- _ESTRATTO DEL DOCUMENTO_
———

Ubi, ecco tutte le richieste della Fabi –

Il segretario Sileoni parla a MF alla vigilia dell’assemblea di domani

MF-MILANO FINANZA, venerdì 27 aprile 2012 

di Luca Gualtieri

Domani l’assemblea di Ubi Banca dovrebbe registrare un’affluenza di gran lunga superiore al passato. Segno che quest’anno l’appuntamento della seconda popolare italiana è particolarmente sentito dagli azionisti. C’è grande attesa per l’intervento di Giorgio Jannone, l’imprenditore e parlamentare Pdl che dal giugno scorso ha messo nel mirino i vertici di Ubi. Per la prima volta Jannone dovrà illustrare agli azionisti della banca le sue strategie e proporre un progetto alternativo a quello portato avanti dal consigliere delegato, Victor Massiah. Ma anche sindacati e dipendenti-soci vogliono farsi sentire. In prima fila c’è la Fabi, che ha assunto una posizione di moderata equidistanza tra i vertici e Jannone, e che vuole portare all’attenzione dei soci le esigenze dei lavoratori. Il segretario, Lando Sileoni, ne parla con MF-Milano Finanza.

Domanda. Sileoni, Lei interverrà direttamente all’assemblea?

Risposta. Non interverrò dalla tribuna perché preferisco che siano i nostri coordinatori di gruppo e i delegati delle banche a portare un contributo. Certo, ci sono diversi aspetti della gestione che meritano riflessioni attente.

D. Si riferisce all’ipotesi di banca unica, ventilata diverse volte anche se mai confermata dal gruppo?

R. L’ipotesi di banca unica, cioè la rinuncia al sistema federale, ci troverebbe fortemente contrari in quanto produrrebbe centinaia di dipendenti in esubero. Questa è una banca popolare, non una società per azioni e le decisioni più importanti devono essere condivise anche dai 19.500 dipendenti del gruppo. Tuttavia essere a favore del sistema federale non significa che l’attuale assetto sia immutabile. Anzi, appare tutt’altro che perfetto. Occorrono dei correttivi sostanziali che evitino duplicazioni, dispersioni, lentezze decisionali e paludamenti come lo strapotere e l’elefantiasi di certe strutture di staff, lontane dal cliente e dal mercato.

D. Quindi cosa direte in concreto in assemblea?

R. La Fabi ha sempre sostenuto due capisaldi: il dialogo tra i lavoratori e la banca e l’esercizio di un ruolo costruttivo rispetto ai processi di governance del gruppo. Privilegeremo chi saprà tutelare l’occupazione e chi saprà rappresentare al meglio una visione concreta di sviluppo, che negli ultimi tempi è venuta meno. Privilegeremo chi esprime programmi e strategie e chi saprà valorizzare le tante professionalità esistenti nel gruppo. La Fabi vuole svolgere anche una politica di stimolo verso gli attuali vertici, fornire delle evidenze oggettive, così come ha fatto quando ha denunciato i problemi di alcune società prodotto, l’eccessivo costo e l’affollamento di alcuni organi societari.

———

- _DATI FORNITI_
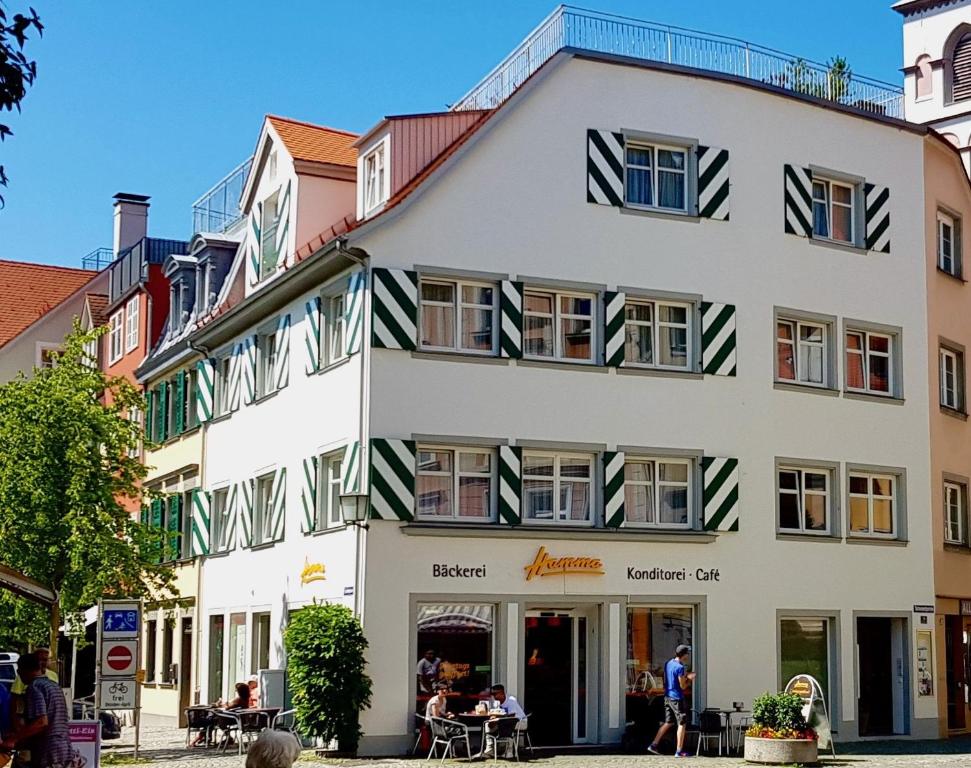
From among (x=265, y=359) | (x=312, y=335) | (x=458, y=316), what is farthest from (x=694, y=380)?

———

- _ESERCIZI DA SVOLGERE_
A – Secondo l'intervista a Sileoni, quanti dipendenti ha il gruppo Ubi?
B – Riprendi l'intervista a Sileoni dopo l'ultima frase riportata e proseguila.

- _ELENCO RISPOSTE_
A – Il gruppo Ubi ha 19.500 dipendenti.

B –
D. Che cosa pensa del punto all’ordine del giorno in assemblea, che prevede di incentivare il top management assegnando delle quote azionarie?

R. Ragioni di buon senso e di lungimiranza politica dovrebbero indurre i vertici a maggiore cautela e a ponderare al meglio certe scelte. Dico però che l’equità interessa e investe tutte le varie fasi della gestione: le carriere, le scelte per gli incarichi, la rappresentanza degli azionisti, il rapporto con i fornitori, un argomento che approfondiremo perché nasconde alcune ombre, le autonomie decisionali delle banche. C’è bisogno di un cambiamento non solo per difendersi dagli effetti della crisi, ma per ripensare alcune politiche organizzative, come una miglior assistenza alla clientela, un presidio più attento del territorio e una prospettiva di crescita condivisa da tutto il personale.

D. In questi ultimi mesi si è ipotizzato l’inserimento di rappresentanti dei lavoratori nei due board. Cosa ne pensa?

R. Siamo in campagna elettorale e le aperture dei vertici su questo argomento sono tutte da verificare. Vedremo nei prossimi mesi se ci sarà una lista alternativa che concorrerà contro l’attuale gruppo che gestisce l’istituto. È prematura quindi ogni nostra valutazione. Voglio però ringraziare l’attuale direttore generale, Graziano Caldiani, che sta per andare in quiescenza, per lo straordinario lavoro svolto in questi anni. Caldiani ha saputo ben amalgamare le due anime, bresciana e bergamasca, lavorando con buonsenso, lungimiranza politica e rispetto verso tutto il personale dell’istituto.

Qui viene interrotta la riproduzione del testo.